- _TEXT_
---+---
PonteIneptique commented 3 years ago

The current prediction time is quite slow, we agree that there might be room for improvement.

After having a good look at it, it seemed clear that we were computing on items that technically did not need to continue to be computed upon (string that reach EOS).

I propose here my refactor of the predict_max function that stop computing over elements that reached EOS. There is probably still room for improvement here.

For a group of 19 sentences over 100 iterations Average tagging time with default: 0.556127781867981 s Median tagging time with default: 0.5420029163360596 Total tagging time with default: 55.612778186798096 s

For a group of 19 sentences over 100 iterations Average tagging time with new: 0.4061899709701538 s Median tagging time with new: 0.40130531787872314 Total tagging time with new: 40.61899709701538 s

- 27 % time for the whole tagging (lemma only)

PonteIneptique commented 3 years ago

Evaluate PredictMax.ipynb.zip

Improving predict_max

The idea is to reduce computation at prediction time: the current system continues to predict even when EOS is reached for tokens. So until the biggest prediction is reached, all tokens are computed on.

Setup

import torch
import torch.quantization
import torch.nn as nn
import copy
import os
import time

from pie.models.decoder import AttentionalDecoder
import torch.nn.functional as F
from pie.models import BaseModel
from pie.tagger import Tagger
from pie.data import Dataset, Reader
from pie.settings import load_default_settings, settings_from_file

TINY = 1e-8

DEVICE = "cpu"

import copy

old = copy.deepcopy(AttentionalDecoder.predict_max)

def load_and_monkey_patch(patch = None):
    if not patch:
        patch = old

    AttentionalDecoder.predict_max = patch    
    tagger = Tagger()
    tagger.add_model("models/Final-Latin-Lemma-H384-C700-lemma-2020_08_06-18_44_24.tar", "lemma")
    NormalModel = tagger.models[0][0]
    settings = NormalModel._settings
    settings.device = DEVICE
    settings.shuffle = False    # avoid shuffling
    return tagger, NormalModel

sentences = """Lorem ipsum dolor sit amet, consectetur adipiscing elit. 
Phasellus dolor sapien, laoreet non turpis eget, tincidunt commodo magna. Duis at dapibus ipsum. 
Etiam fringilla et magna sed vehicula.
---+---
- _INFORMATION SUPPLIED_

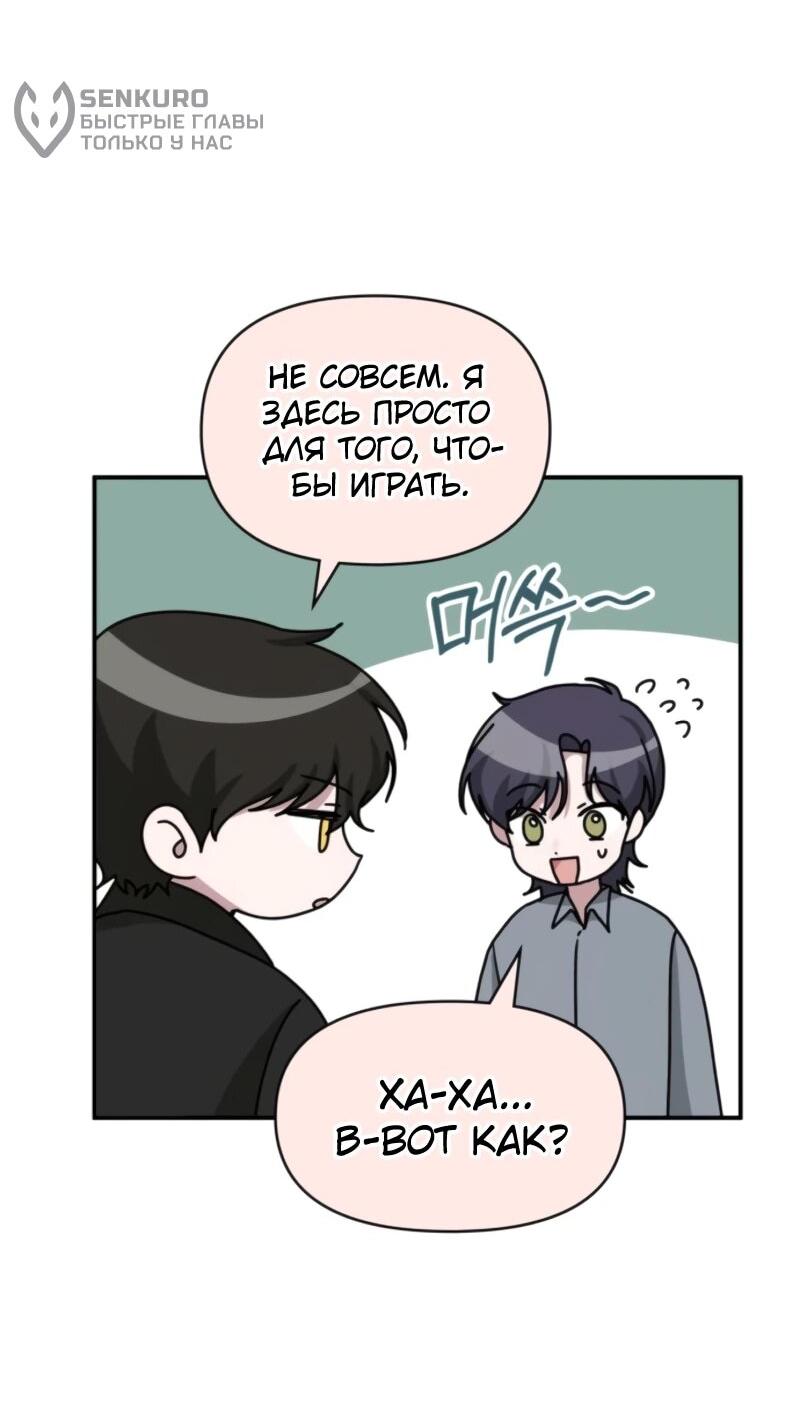 Манга Меня случайно приняли за талантливого актёра - Глава 88 Страница 11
---+---
- _WHAT TO DO_
1/ Answer these questions about the predict_max thread, one per line:
(a) By what percentage did the refactor reduce time for the whole tagging?
(b) What was the average tagging time with the new version?
(c) What value is assigned to DEVICE?
2/ Repeat, word for word, the part of the predict_max thread that opens with the words containing "I propose here" and closes with "tagging (lemma only)".

- _YOUR WRITTEN ANSWERS_
1/
(a) 27%
(b) 0.4061899709701538 s
(c) "cpu"

2/
I propose here my refactor of the predict_max function that stop computing over elements that reached EOS. There is probably still room for improvement here.

For a group of 19 sentences over 100 iterations Average tagging time with default: 0.556127781867981 s Median tagging time with default: 0.5420029163360596 Total tagging time with default: 55.612778186798096 s

For a group of 19 sentences over 100 iterations Average tagging time with new: 0.4061899709701538 s Median tagging time with new: 0.40130531787872314 Total tagging time with new: 40.61899709701538 s

- 27 % time for the whole tagging (lemma only)